Added doc about triplet scoring

orazve · orazve · commit d340ff091fea · 2024-07-24T21:15:39.000+01:00
diff --git a/doc/modules/ROOT/pages/gds-session-algorithms/knowledge-graph-embeddings.adoc b/doc/modules/ROOT/pages/gds-session-algorithms/knowledge-graph-embeddings.adoc
@@ -326,7 +326,7 @@ predict_result = gds.kge.model.predict(
 
 |====
 
-For every `N` head entities and `M` relationship types, the function returns `N*M` rows.
+For every `N` head entities and `M` relationship types, the function returns `N*M` rows
 The result object is pandas DataFrame with the following columns:
 
 .Predict result
@@ -352,6 +352,89 @@ The result object is pandas DataFrame with the following columns:
 
 |====
 
+=== Triplets scoring
+
+Function `score_triplets` is used to compute the scores for the given triplets.
+Triplets are represented as a list of tuples `(head, relation, tail)`, where `head` and `tail` are node IDs and can be obtained using the `gds.find_node_id` function.
+`relation` is a string representing the relationship type.

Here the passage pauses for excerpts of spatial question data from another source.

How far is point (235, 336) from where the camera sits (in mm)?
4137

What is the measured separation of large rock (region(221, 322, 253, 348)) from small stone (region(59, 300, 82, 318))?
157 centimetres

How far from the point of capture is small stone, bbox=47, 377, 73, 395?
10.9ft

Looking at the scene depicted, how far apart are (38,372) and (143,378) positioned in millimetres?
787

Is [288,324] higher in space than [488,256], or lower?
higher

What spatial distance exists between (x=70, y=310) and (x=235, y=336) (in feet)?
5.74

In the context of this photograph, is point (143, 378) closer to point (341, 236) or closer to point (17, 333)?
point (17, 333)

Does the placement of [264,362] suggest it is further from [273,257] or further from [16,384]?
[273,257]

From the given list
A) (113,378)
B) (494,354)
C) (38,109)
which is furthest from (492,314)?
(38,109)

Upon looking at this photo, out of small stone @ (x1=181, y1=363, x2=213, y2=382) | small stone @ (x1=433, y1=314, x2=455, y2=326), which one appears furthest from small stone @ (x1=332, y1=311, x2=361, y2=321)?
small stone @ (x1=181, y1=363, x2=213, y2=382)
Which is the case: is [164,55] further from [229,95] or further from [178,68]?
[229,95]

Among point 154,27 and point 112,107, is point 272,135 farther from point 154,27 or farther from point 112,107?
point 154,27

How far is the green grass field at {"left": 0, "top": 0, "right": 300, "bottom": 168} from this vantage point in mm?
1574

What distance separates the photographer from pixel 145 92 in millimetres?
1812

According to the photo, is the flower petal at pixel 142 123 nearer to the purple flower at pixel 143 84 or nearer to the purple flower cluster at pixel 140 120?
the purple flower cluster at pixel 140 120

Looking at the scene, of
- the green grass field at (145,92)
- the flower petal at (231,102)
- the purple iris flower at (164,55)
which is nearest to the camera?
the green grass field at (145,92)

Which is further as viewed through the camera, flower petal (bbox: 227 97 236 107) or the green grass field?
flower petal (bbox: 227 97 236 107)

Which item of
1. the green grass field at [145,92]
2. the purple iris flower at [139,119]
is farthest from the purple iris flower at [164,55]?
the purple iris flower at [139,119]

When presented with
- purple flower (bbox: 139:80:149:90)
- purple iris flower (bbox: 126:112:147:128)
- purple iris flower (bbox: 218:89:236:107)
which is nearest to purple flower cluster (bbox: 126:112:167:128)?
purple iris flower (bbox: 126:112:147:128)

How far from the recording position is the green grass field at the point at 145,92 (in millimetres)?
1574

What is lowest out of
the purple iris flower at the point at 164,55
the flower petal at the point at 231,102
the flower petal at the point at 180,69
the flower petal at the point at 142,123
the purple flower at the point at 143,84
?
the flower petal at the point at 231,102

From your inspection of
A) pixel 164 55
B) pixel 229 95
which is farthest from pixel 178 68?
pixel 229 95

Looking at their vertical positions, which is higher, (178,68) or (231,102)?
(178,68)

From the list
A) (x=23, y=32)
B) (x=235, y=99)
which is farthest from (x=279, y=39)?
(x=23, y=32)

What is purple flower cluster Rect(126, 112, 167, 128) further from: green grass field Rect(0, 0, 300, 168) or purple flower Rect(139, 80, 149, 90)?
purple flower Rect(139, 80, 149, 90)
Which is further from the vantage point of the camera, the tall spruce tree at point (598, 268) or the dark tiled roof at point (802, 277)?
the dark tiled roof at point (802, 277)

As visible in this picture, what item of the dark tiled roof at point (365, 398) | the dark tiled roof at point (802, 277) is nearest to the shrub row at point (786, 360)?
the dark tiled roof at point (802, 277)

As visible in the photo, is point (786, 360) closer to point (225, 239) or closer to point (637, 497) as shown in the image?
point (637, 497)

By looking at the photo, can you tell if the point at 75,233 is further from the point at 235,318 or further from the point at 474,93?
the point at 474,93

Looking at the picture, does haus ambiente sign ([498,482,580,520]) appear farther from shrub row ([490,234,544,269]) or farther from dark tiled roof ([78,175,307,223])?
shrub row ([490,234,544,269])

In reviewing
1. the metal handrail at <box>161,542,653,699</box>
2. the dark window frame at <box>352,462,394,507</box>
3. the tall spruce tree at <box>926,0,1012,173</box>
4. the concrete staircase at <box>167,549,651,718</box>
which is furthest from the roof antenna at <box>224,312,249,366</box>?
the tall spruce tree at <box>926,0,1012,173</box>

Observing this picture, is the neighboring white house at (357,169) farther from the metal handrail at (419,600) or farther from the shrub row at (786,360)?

+[source, python, role=no-test]
+----
+predict_result = gds.kge.model.score_triplets(
+    model_name=model_name,
+    triplets=[(node_id1, "RELATIONSHIP_TYPE1", node_id2), ... ],
+)
+----
+.Parameters
+[cols="1m,1m,1m,1", options="header"]
+|====
+| Parameter | Type | Default value | Description
+
+| model_name
+| str
+| N/A
+| The name of the model to use for prediction
+
+| triplets
+| list[tuple[int, str, int]]
+| N/A
+| List of triplets to score
+
+|====
+
+Score triplets function returns a list of scores where each score corresponds to the score of the triplet at the same index in the input list.
+
 [[algorithms-embeddings-kge-examples]]
 == Examples
-TODO
+
+Let's train the `TransE` model on the `Nations` dataset and predict the tail entities for a given head entity and relationship type.

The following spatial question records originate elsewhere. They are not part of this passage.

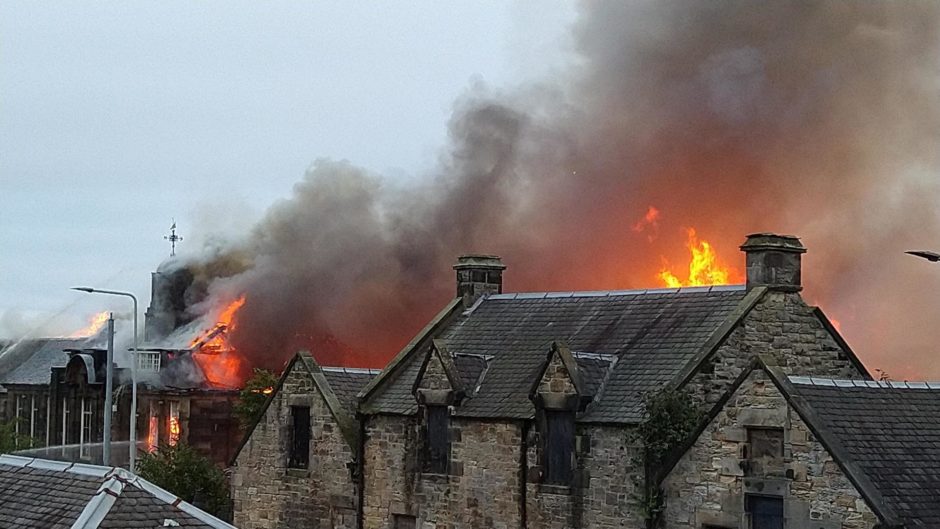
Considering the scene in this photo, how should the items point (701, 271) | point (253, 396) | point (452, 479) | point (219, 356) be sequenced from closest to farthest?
point (452, 479)
point (701, 271)
point (253, 396)
point (219, 356)

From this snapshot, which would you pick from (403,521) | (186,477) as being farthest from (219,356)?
(403,521)

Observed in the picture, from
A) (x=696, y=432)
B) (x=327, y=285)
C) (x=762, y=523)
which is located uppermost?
(x=327, y=285)

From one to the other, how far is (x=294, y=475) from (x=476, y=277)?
673 cm

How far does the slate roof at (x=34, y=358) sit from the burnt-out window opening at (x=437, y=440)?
37.7 m

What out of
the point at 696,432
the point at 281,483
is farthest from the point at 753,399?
the point at 281,483

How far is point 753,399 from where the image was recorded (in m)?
23.0

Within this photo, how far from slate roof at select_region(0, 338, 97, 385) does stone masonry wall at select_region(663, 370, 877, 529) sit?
45402mm

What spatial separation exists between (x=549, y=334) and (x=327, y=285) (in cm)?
3036

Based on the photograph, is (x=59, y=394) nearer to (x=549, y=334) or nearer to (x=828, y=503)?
(x=549, y=334)

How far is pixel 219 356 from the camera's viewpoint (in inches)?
2250

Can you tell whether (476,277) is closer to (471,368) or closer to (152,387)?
(471,368)

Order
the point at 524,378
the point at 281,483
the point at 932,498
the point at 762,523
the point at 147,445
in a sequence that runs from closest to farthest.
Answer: the point at 932,498 < the point at 762,523 < the point at 524,378 < the point at 281,483 < the point at 147,445

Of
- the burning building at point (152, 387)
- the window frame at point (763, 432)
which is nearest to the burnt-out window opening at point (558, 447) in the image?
the window frame at point (763, 432)

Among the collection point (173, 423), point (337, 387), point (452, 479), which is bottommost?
point (452, 479)
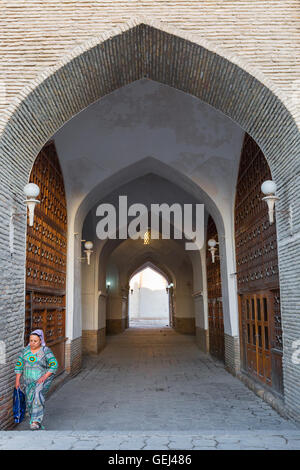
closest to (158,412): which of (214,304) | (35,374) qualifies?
(35,374)

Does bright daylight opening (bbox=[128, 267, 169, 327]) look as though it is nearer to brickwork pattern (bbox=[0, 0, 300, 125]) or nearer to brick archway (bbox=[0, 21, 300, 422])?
brick archway (bbox=[0, 21, 300, 422])

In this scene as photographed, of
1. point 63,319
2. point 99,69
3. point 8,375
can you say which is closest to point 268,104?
point 99,69

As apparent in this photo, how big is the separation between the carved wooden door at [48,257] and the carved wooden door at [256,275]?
10.6ft

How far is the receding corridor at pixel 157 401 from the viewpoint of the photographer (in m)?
4.79

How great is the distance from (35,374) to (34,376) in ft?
0.07

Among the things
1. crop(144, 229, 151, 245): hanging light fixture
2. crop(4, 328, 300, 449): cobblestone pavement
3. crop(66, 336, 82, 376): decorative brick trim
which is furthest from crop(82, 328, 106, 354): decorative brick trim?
crop(144, 229, 151, 245): hanging light fixture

+Upload the `Nations` dataset into neo4j database and project graph `G_train` for training.
+
+Ensure that projected graph has multiple relationship types by calling `G_train.relationship_types()` function.
+
+[source, python, role=no-test]
+----
+model_name = "my_transe_model"
+
+gds.kge.model.train(
+    G_train,
+    model_name=model_name,
+    scoring_function="transe",
+    num_epochs=30,
+    embedding_dimension=64,
+    split_ratios={"TRAIN": 0.8, "VALID": 0.1, "TEST": 0.1},
+)
+----
+
+This will train the `TransE` model and this model can be used for prediction.
+Prediction of topk tail entities for a given head entity and relationship type can be done as follows:
+
+[source, python, role=no-test]
+----
+brazil_node = gds.find_node_id(["Entity"], {"text": "brazil"})

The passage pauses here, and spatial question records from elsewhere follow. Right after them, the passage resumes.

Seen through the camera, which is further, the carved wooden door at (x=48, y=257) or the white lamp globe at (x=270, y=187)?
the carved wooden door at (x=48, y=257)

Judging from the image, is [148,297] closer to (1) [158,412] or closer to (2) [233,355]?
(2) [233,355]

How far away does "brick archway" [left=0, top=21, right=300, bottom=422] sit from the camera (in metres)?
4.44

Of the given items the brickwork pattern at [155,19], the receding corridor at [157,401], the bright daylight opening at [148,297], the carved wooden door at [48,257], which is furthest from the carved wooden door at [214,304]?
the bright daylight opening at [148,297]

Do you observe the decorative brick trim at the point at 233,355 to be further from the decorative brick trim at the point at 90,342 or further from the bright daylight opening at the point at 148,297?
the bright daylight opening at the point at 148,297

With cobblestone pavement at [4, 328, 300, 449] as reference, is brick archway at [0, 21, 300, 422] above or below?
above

+uk_node = gds.find_node_id(["Entity"], {"text": "uk"})
+jordan_node = gds.find_node_id(["Entity"], {"text": "jordan"})
+
+predict_result = gds.kge.model.predict(
+    model_name=model_name,
+    top_k=3,
+    node_ids=[brazil_node, uk_node, jordan_node],
+    rel_types=["REL_RELDIPLOMACY", "REL_RELNGO"],
+)
+
+print(predict_result.to_string())
+----
+
+There is also a function to score the triplets.
+
+[source, python, role=no-test]
+----
+triplets = [
+    (brazil_node, "REL_RELNGO", uk_node),
+    (brazil_node, "REL_RELDIPLOMACY", jordan_node),
+]
+
+scores = gds.kge.model.score_triplets(
+    model_name=model_name,
+    triplets=triplets,
+)
+----
diff --git a/examples/kge-distmult-nations.ipynb b/examples/kge-distmult-nations.ipynb
@@ -228,6 +228,16 @@
     "G_train, G_valid, G_test = project_graphs()"
    ]
   },
+  {
+   "cell_type": "code",
+   "execution_count": null,
+   "id": "21da1ea76d247803",
+   "metadata": {},
+   "outputs": [],
+   "source": [
+    "G_train.relationship_types()"
+   ]
+  },
   {
    "cell_type": "code",
    "execution_count": null,
@@ -242,11 +252,10 @@
     "gds.kge.model.train(\n",
     "    G_train,\n",
     "    model_name=model_name,\n",
-    "    scoring_function=\"distmult\",\n",
-    "    num_epochs=1,\n",
-    "    embedding_dimension=10,\n",
-    "    epochs_per_checkpoint=0,\n",
-    "    epochs_per_val=0,\n",
+    "    scoring_function=\"transe\",\n",
+    "    num_epochs=30,\n",
+    "    embedding_dimension=64,\n",
+    "    split_ratios={\"TRAIN\": 0.8, \"VALID\": 0.1, \"TEST\": 0.1},\n",
     ")\n",
     "\n",
     "predict_result = gds.kge.model.predict(\n",